MMD: Yep, and we're not going to be one of those bands like Annotations of an Autopsy or Trigger the Bloodshed who are playing all the time, even though it's been good for them obviously.

RF.net: Has there been any development made on the follow-up to "No Tolerance..." yet?
MMD: We've got a lot of stuff sitting there in bits n' pieces but nothing yet in full songs, hopefully we'll begin putting it together after the Machine Head tour. Of course we must try and top "No Tolerance", make that our ambition moving forward.

RF.net: You should be learning a bit from the amount of touring too, seeing what works live and what doesn't.

MMD: Yeh that’s been a big help. Even guys in bigger bands are always learning, just look at Decapitated and they're new drummer who looks after himself, doesn't drink, doesn't eat anything stupid and is in his bed every night!

RF.net: Any festivals plans this summer, as a fan or as a band?
MMD: No none as a fan actually, but we're playing Hammerfest which we've never done before, in Wales. Think we'll possibly be playing the London Deathfest though that's not definite yet and we're really trying to push on to get onto some other festivals abroad.
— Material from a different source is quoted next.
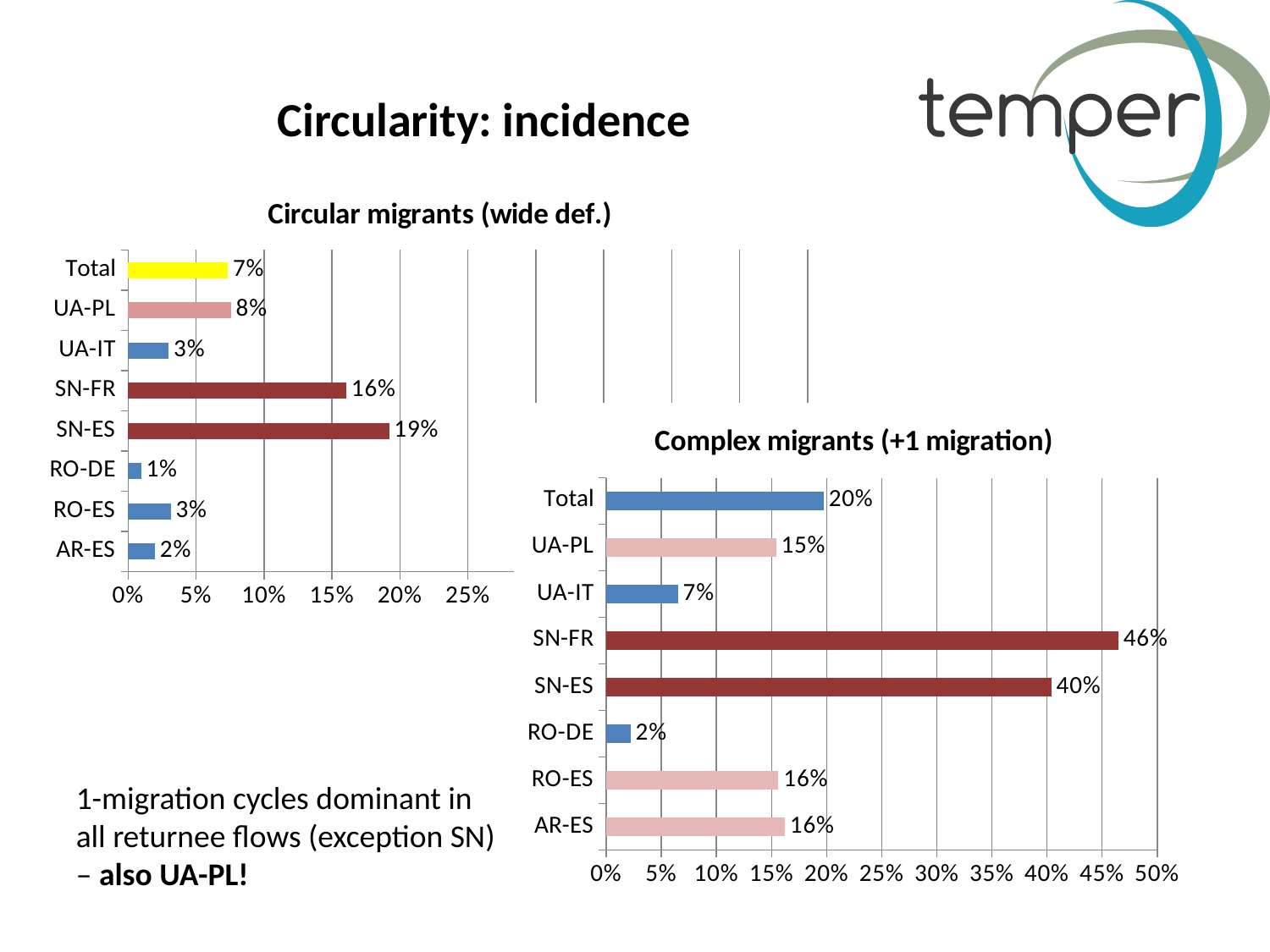
In the 'Circular migrants (wide def.)' chart, what is the difference between SN-ES and SN-FR? 3% In the 'Complex migrants (+1 migration)' chart, what is the value for Total? 20% How many categories are shown in the 'Complex migrants (+1 migration)' chart? 8 In the 'Circular migrants (wide def.)' chart, what is the value for UA-PL? 8% In the 'Circular migrants (wide def.)' chart, what is the value for SN-ES? 19% What type of chart is the 'Circular migrants (wide def.)' chart? Bar chart In the 'Complex migrants (+1 migration)' chart, which category has the highest value? SN-FR In the 'Circular migrants (wide def.)' chart, which category has the highest value? SN-ES In the 'Complex migrants (+1 migration)' chart, what is the difference between SN-FR and SN-ES? 6% In the 'Circular migrants (wide def.)' chart, which category has the lowest value? RO-DE In the 'Complex migrants (+1 migration)' chart, which is larger, UA-PL or UA-IT? UA-PL In the 'Complex migrants (+1 migration)' chart, what is the value for SN-FR? 46%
RF.net: Any last words or future updates to end the interview on?
MMD: This year's gonna be big for us definitely as there's going to be some things happening in the next few months which will hopefully move us up that level. Thats all we can do. We'll do what we do which is write extreme music and write it as real as we can, giving 100% for those who've come to see you and trying to impress those who haven't.